**Yapılacaklar**
1 – "Mor Zambağın Türküsü" başlıklı metinde anlatıcı, üzerinde ince düşündüğü iki atölyenin hangileri olduğunu belirtmektedir?
2 – "Mor Zambağın Türküsü" başlıklı metni kaldığı yerden sürdürünüz.

**Okuma Metni**
----------------
Mor Zambağın Türküsü

Mezarlığın ıssızlığında kayboluyordu umutlarım. Ses seda yoktu etrafta. Gidenlerle kalanların dillerinin ayrıştığı o ince ve keskin çizgide durup kendimi dinledim. Eski neşem, saflığım, çılgın ve istediğini yapan benliğim yerini sadeliğe ve duruluğa bırakmıştı. Eskileri anıp mutlu oluyor, hüzünlerimi irdeliyordum. Yaşa diyordu, mezardan gelen sahipsiz bir ses. Yaşa sende arta kalanları. Sadece eskisi kadar heyecanlandırmıyordu beni, günlük rutinler. Hepsi de çok kıymetli olan anlarıma seslendim. Aziz olun hatıralarım. Eskiden olduğu gibi sizi yine el üstünde tutacağım. Beni ben yapan geçmişimle, sizi yine seveceğim dedim. Sessizliğin de bir dili vardı elbette. En iyi mezarlıklar anlatıyordu, sükutun perdelediği bütün duyguları.
Geçen gün kahverengi bir şal aldım kendime. Kahveyi, sadece içerken sevdiğimi bilirsin. Ya da bilmiyorsun, önemi yok . Ya da ya da detaylar önemlidir, fark etmezliğin bir adım ötesine geçince insan. Artık sadece salata türlerini değil, farklı hamur işlerini de denemeye çalışıyorum. İki atölyem var sanırım, üzerinde ince düşündüğüm. Birisi mutfak ve diğeri yazmak. Hani böyle, bir şeyleri öğrenirken, deneyimlerken acele etmediğinde insan, sanki daha daha sindirerek yaşıyor mutlulukları diye düşünüyorum. Merdaneyle dostluğum için geç kalmış saymıyorum kendimi bu yüzden. Hayat; sürekli öğretir, yeter ki öğrenmeye karşı o istek ve merak hiç tükenmesin insanda. Mezarlığa çevirdim yeniden bakışlarımı. Yazıları okumak kolaydı ama yazgıları okumakta güçlük çekiyordu insan. Hayatın katılaştırdığı yazgılar vardı. Erken gittiğini düşündüğümüz yazgılar vardı. Yazısı henüz yazılmamışlar ve yazgısına direnenler vardı ayrıca. Yazısını beğenmeyenler, isyan edenler de aldıysa yerini, evrende mor zambağın türküsü rahatça yayılabilirdi artık.
----------------
Bir koleksiyondan alınan kayıtlar
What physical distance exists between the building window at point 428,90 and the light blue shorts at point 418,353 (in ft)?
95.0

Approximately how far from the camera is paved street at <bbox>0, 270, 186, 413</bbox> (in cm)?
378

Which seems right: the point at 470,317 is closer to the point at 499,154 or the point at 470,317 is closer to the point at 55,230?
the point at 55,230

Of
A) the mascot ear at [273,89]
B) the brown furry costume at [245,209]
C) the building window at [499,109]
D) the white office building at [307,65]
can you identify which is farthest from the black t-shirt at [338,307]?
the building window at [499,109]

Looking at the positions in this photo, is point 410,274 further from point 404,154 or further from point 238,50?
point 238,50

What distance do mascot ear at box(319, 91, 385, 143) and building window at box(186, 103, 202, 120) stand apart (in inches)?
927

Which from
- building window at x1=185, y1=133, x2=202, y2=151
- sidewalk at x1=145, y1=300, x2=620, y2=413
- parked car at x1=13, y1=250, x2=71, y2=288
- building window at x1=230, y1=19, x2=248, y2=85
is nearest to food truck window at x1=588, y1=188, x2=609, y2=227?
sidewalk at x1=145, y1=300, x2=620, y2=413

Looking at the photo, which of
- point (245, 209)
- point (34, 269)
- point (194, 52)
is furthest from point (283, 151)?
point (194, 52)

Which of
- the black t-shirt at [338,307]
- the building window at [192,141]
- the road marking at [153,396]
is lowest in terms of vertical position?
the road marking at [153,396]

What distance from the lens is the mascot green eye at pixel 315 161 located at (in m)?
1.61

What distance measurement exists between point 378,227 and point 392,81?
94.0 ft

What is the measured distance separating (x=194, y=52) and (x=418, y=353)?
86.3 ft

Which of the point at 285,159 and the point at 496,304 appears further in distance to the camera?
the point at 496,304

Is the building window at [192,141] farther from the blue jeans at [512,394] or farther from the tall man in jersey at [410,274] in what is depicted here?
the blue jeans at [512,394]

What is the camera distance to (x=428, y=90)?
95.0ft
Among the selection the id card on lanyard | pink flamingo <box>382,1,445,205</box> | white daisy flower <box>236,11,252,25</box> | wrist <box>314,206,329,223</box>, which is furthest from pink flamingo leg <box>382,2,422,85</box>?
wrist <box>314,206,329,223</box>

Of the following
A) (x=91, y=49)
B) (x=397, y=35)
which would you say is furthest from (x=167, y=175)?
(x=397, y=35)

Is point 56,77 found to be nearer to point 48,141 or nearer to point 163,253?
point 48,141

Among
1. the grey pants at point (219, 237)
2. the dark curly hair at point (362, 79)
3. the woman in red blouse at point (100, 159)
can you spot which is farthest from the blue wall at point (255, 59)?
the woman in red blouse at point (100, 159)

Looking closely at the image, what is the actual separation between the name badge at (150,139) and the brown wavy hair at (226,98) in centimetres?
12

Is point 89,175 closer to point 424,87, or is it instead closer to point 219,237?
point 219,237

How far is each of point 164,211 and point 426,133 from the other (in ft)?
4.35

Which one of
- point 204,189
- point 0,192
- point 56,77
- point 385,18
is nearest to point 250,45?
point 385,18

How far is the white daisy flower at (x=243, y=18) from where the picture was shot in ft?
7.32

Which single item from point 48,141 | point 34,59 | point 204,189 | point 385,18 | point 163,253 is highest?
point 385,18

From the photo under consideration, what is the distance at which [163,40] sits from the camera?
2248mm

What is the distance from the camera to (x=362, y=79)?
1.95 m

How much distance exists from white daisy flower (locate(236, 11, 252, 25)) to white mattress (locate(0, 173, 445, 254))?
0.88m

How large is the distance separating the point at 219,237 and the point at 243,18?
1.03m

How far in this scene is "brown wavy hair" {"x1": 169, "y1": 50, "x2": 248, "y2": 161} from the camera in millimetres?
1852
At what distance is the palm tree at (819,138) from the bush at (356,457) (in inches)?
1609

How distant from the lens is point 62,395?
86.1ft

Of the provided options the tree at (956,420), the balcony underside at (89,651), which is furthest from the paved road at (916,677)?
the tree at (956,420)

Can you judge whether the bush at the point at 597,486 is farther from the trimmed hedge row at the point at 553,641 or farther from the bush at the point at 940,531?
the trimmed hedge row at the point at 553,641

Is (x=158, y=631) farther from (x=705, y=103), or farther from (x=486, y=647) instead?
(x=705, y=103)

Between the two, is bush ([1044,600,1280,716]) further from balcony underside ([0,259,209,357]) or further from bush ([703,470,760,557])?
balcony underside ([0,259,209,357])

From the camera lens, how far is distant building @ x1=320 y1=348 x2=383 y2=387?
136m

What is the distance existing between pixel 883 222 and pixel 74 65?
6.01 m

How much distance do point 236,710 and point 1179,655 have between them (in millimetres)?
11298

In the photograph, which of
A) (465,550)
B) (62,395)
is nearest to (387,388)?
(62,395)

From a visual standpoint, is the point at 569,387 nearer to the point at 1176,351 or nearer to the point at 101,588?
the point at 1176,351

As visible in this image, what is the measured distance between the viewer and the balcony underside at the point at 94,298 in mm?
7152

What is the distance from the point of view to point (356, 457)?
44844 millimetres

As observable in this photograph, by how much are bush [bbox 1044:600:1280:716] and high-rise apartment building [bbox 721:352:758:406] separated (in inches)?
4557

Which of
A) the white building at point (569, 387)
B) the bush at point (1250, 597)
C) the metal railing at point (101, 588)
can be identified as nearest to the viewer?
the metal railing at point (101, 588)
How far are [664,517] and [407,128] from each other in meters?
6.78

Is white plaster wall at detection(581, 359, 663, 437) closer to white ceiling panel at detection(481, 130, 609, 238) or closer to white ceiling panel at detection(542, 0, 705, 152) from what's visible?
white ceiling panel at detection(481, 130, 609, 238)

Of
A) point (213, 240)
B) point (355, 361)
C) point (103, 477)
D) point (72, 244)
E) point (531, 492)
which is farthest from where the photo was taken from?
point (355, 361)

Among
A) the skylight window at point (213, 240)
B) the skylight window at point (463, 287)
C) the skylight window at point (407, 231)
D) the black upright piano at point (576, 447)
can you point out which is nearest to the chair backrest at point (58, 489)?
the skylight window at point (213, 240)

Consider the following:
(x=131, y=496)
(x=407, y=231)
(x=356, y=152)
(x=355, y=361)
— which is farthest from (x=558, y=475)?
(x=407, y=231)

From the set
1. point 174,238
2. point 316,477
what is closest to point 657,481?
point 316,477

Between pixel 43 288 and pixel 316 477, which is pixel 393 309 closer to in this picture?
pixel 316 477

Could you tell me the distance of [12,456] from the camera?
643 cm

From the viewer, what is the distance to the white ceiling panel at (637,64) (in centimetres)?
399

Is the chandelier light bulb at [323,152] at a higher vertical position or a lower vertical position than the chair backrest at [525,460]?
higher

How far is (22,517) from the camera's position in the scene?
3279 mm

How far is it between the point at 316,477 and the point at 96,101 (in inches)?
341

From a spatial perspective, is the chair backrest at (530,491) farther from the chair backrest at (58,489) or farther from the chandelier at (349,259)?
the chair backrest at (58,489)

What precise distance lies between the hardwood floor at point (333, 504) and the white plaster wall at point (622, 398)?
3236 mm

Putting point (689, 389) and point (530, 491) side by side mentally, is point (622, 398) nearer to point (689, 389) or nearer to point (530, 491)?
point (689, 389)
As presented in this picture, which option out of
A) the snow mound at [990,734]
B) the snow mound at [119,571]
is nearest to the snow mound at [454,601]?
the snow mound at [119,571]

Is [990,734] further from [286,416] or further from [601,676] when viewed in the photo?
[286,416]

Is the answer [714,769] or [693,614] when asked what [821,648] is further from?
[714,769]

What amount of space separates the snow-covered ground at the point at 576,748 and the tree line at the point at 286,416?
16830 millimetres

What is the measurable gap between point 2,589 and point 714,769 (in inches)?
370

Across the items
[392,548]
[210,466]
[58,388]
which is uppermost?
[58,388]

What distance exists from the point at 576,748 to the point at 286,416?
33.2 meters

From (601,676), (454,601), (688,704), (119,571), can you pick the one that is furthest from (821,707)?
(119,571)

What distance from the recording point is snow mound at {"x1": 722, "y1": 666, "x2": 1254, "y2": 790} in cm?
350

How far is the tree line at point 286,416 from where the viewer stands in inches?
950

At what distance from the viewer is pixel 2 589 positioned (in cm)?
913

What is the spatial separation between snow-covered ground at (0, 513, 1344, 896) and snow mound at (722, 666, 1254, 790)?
----------------
**Yazılı Yanıtlar**
1 – Mutfak ve yazmak.

2 –
Okumanın bin bir türlü halinden biriydi insan için gözlemlediği şeyleri yazmak. Bir yazan bin düşünür, görür gözlemler ve bir kere yazar. Tek bir alanı olmaz gözlemlemenin. Mezarlıkta anladım bunu. Aynı anda mor zambağın türküsünü dinledim hem, hem mezarları dolaştım. Sessizliği okudum her birinde ama ne kağıda ne de gökyüzüne yazamadım. Sessizliğin kendine has dinginliğine bıraktım sadece o gün bütün hislerimi. Geçişli ve geçişsizdim. Kolay ve zordum. Açık, net ve büsbütün çelişkiliydim. Hem yarım, hem tamamdım sanki. Hem yetiyor, hem yetmiyordum kendime.
Klasik bir faldır ya papatya bildiklerimi tekrar aradım yapraklarında. Kendimi seviyordum evet. Seven sevilirdi çünkü. Ama kendisini seven sevilirdi, bunu mezarlıkta öğrendim. İnsanın kendine, duygularına daha çok özen gösterdiği yıllardan ve yollardan geçiyordum. Evdeyken sürekli evi, açık havada sadece gökyüzünü seviyordum. Neredeysem orayı çok seviyordum. Güzel yerlere, anlara anlam yüklemekten ziyade anlamın kendisi olmak, arayışımın bana kazandırdığı bir başka güzellikti. Gittiğim yere sadece bavulumu değil; neşemi, sevgimi, hüznümü ve kendime biçtiğim değeri taşıyordum, bunun farkındaydım. Mor zambağa sormayı istediğim soruları yalnızca kendime soracağım bugün ey kendim. Kendini hala seviyor musun? Seni bıraktığım o son yerde misin hala? Ve almaya gelsem, elimden tutar mısın yine?
Bir mor zambağın kokusunda aradım göğün kayıplar listesindeki unutulmuşlukları. Seni hatırladım gönlüm. Azizdin ve hep aziz olacaksın...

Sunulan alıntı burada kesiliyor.